Crime boss “Big Paul” Castellano, head of the Gambino Family, had been a butcher as a young man, so he knew a good cut of steak, and Sparks had some of the best.
He was also scheduled to meet with a prominent gang member to discuss certain developments within the family. But standing there waiting were four men in trench coats and Russian hats, armed to kill. They opened fire on the 70-year-old mob leader and his driver Tommy Bilotti, leaving them both dead in the street. It was the biggest mob hit in years.
As the gunmen did their dirty work and disappeared into the night they were watched by an impeccably dressed man waiting in another car. It was John Gotti, and he had just cleared a major obstacle in his rise to head of the family. The murders would make Gotti’s the best known face in organised crime.

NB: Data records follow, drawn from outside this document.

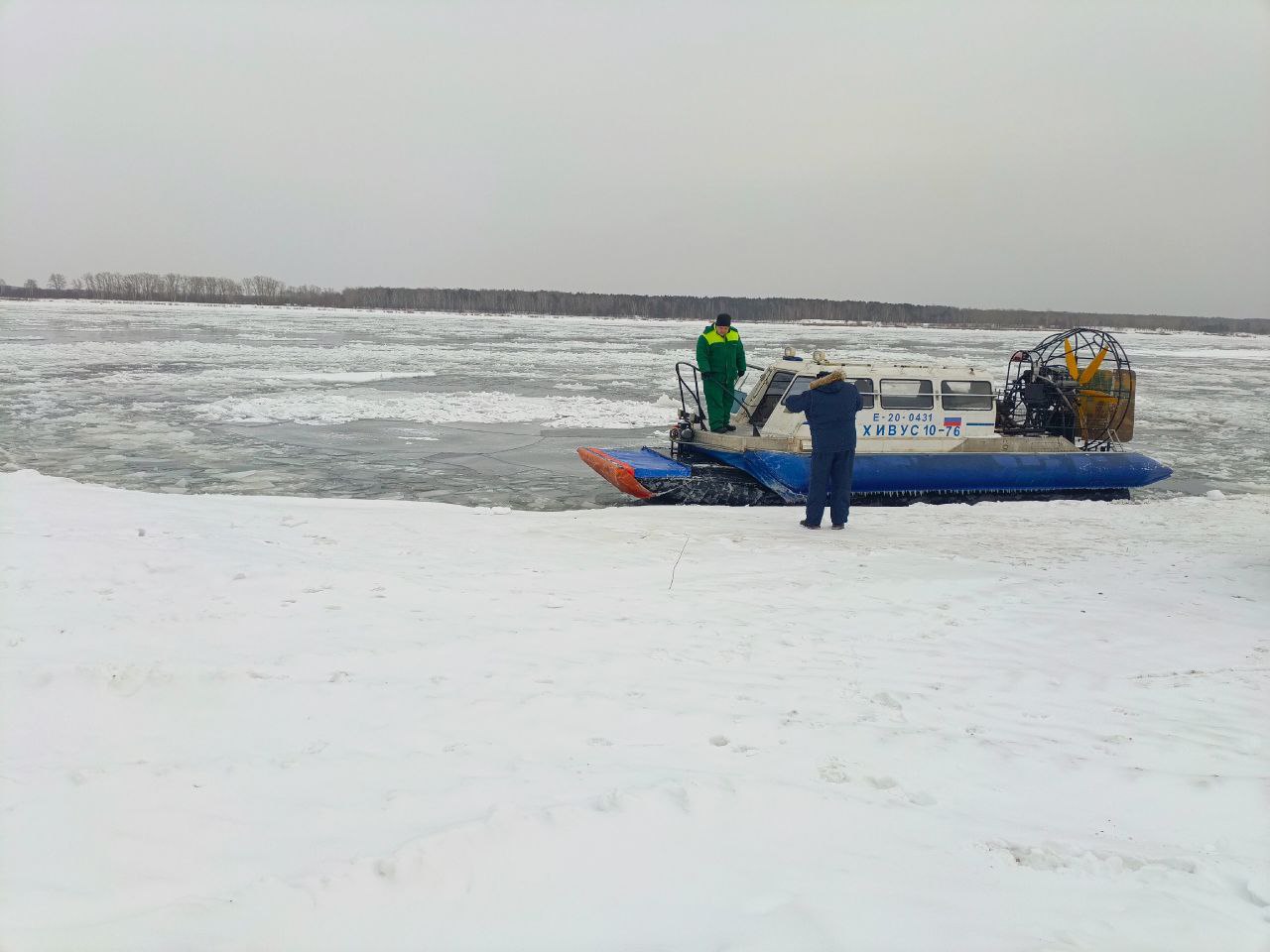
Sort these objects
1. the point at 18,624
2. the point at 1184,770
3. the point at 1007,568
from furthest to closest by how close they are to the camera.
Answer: the point at 1007,568
the point at 18,624
the point at 1184,770

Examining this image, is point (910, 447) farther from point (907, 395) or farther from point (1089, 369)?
point (1089, 369)

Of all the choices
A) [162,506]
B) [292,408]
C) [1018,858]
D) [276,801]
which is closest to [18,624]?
[276,801]

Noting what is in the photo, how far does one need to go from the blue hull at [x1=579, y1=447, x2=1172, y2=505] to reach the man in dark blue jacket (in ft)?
4.92

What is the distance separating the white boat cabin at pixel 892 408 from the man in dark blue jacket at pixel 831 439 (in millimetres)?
1665

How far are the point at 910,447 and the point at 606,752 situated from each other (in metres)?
7.53

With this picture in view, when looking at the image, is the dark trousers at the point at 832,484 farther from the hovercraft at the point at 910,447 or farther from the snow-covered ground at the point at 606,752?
the snow-covered ground at the point at 606,752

While Gotti revelled in the celebrity of being an underworld figure, Castellano had been a more restrained and private form of mob boss. Castellano ruled by sheer presence, commanding respect from his underlings, while Gotti was all swagger and bravado. Gotti embraced the drug trafficking that Big Paul had banned and it was Gotti and Castellano’s differences in style that led to the latter’s demise.

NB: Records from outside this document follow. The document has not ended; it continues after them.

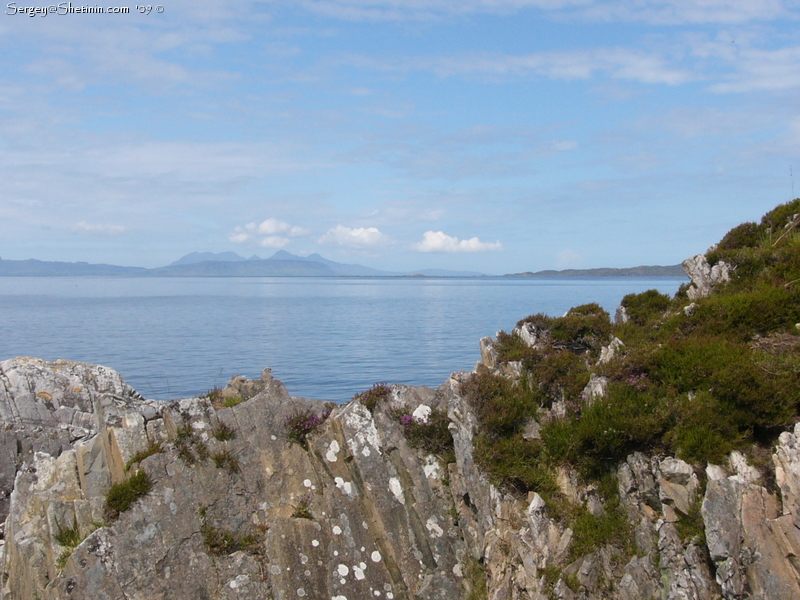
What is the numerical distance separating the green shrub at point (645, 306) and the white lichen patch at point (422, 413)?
7846 mm

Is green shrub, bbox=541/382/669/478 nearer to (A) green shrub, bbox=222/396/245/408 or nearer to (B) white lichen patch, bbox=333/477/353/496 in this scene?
(B) white lichen patch, bbox=333/477/353/496

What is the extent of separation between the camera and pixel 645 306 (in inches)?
784

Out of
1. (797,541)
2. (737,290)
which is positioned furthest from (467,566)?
(737,290)

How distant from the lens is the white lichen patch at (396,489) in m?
14.9

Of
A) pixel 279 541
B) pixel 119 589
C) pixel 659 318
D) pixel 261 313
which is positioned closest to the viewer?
pixel 119 589

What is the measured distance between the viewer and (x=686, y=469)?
1089 centimetres

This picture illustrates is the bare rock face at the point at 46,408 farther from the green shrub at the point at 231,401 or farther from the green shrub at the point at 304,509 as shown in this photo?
the green shrub at the point at 304,509

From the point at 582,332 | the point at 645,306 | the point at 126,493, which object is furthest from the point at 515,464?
the point at 126,493

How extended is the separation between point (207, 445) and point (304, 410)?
2795mm

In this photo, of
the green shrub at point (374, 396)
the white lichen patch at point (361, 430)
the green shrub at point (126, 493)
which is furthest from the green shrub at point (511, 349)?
the green shrub at point (126, 493)

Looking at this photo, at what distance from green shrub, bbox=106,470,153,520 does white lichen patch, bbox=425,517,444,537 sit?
7050mm

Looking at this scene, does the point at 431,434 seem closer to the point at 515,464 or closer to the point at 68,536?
the point at 515,464

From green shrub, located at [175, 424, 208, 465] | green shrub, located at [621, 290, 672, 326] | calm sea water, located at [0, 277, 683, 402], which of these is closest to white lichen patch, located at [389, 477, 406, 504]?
green shrub, located at [175, 424, 208, 465]

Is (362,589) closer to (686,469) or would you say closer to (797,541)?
(686,469)
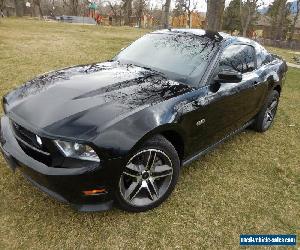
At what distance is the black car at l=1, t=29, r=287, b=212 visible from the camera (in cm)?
268

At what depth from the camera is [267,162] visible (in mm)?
4613

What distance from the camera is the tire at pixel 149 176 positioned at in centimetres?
299

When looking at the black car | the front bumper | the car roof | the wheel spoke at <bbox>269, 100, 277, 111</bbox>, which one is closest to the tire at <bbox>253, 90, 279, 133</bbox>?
the wheel spoke at <bbox>269, 100, 277, 111</bbox>

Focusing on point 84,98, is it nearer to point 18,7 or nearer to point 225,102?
point 225,102

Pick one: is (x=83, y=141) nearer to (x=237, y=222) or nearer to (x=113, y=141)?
(x=113, y=141)

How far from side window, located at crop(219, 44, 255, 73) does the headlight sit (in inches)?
77.0

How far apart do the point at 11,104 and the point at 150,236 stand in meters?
1.79

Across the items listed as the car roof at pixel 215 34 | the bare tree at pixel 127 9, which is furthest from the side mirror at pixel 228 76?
the bare tree at pixel 127 9

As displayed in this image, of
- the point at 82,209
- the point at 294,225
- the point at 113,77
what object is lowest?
the point at 294,225

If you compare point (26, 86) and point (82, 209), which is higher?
point (26, 86)

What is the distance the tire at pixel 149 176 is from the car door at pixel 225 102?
1.37 ft

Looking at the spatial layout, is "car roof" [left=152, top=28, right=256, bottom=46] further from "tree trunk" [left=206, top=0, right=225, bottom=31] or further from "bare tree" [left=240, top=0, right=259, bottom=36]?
"bare tree" [left=240, top=0, right=259, bottom=36]

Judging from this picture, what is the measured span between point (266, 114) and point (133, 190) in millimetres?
3231

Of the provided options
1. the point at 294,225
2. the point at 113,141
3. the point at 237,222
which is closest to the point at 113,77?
the point at 113,141
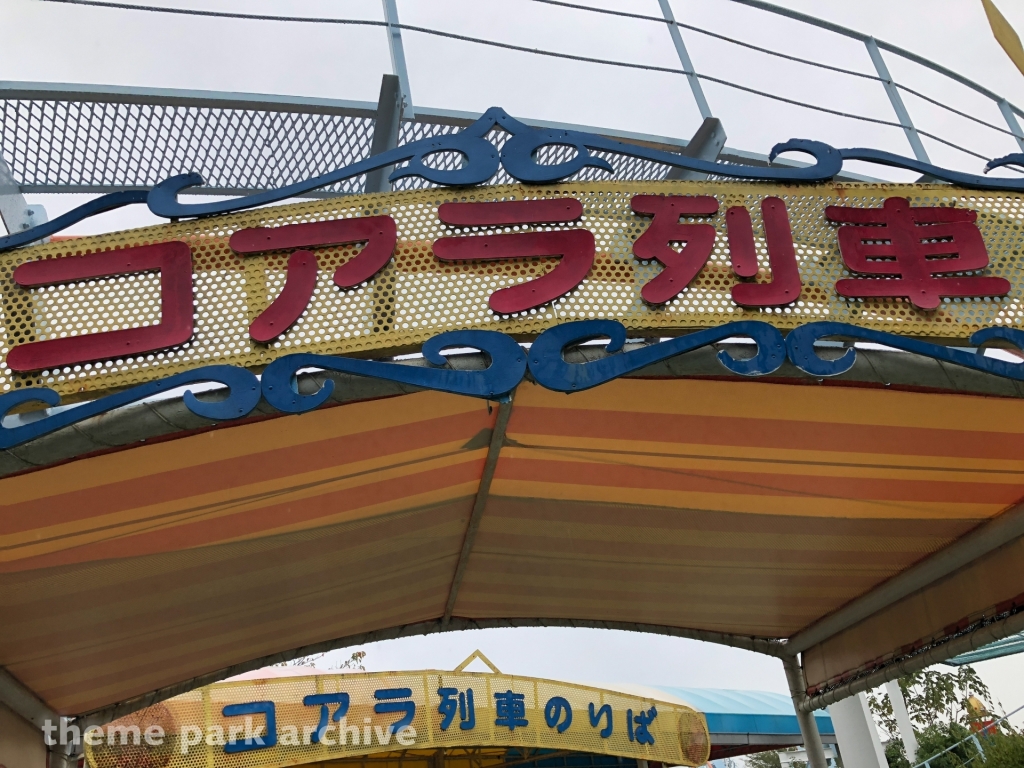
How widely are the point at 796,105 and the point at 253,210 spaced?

Born Constantino Paul Castellano on June 26, 1915 in Brooklyn, his father Giuseppe was a butcher involved in gambling rackets run by the Mangano crime family. Paul dropped out of school at 13 to learn butchering and work in the family shop. He also became involved with the mob.
In 1934 he robbed a haberdasher at gunpoint in Hartford, Connecticut. He and two companions only snatched $51 and Paul used his own car for the getaway, allowing a witness to jot down the numberplate leading to Castellano’s arrest. He steadfastly refused to rat out his two accomplices to get a lighter sentence, earning credibility and trust from the Manganos.
In 1940 he was officially made a member of the Mangano family, working closely with his cousin Carlo Gambino, who was married to Castellano’s sister Catherine. As Carlo rose in the ranks of the family he took Castellano with him. When Vincent Mangano was killed in 1952, Albert Anastasia became boss of the family, naming Gambino as his underboss. But Anastasia was killed in 1957, revenge for his part in Mangano’s death.
Gambino then became head of the family and Castellano was his most trusted underboss.
Castellano was careful to always appear like a legitimate businessman. It was in this direction, white collar crime, that Gambino wanted the family to move, so he anointed Castellano his successor.
Some factions within the family had expected Aniello “Neil” Dellacroce to be named as the new head of the family and Castellano’s rise caused family friction. Gambino died in 1976 and Castellano’s succession split the family. Gotti began to plot against Castellano.
He was given ammunition when Castellano ordered hits on drug-dealing family members (the killers disposed of bodies in a virtual abattoir set up in an apartment and dumped the remains in landfill).
The FBI broke into Castellano’s home and bugged it in 1983 leading to his arrest and that of several other gang members. Castellano was out on $3 million bail in 1985 when he gave what is seen as a grave insult to his mob brethren by refusing to attend the funeral of Dellacroce, who had died of lung cancer. It was all Gotti needed to make his final move.
Mobsters raided
CASTELLANO and Gambino were two of the 61 mobsters arrested attending the infamous mafia summit held at the home of Joe Barbara in Apalachin New York in 1957.
The meeting was to discuss the division of territories and to head off war between the families, but it had been discovered when local police noticed the sudden influx of expensive cars from around the country to the tiny backwater of Apalachin.
Suspicious about the owners of the cars the police raided the Barbara’s home and netted some big fish in the crime world. For his refusal to answer questions about the meeting in front of a grand jury Castellano was convicted and sentenced to five years prison in 1960. The conviction was later overturned.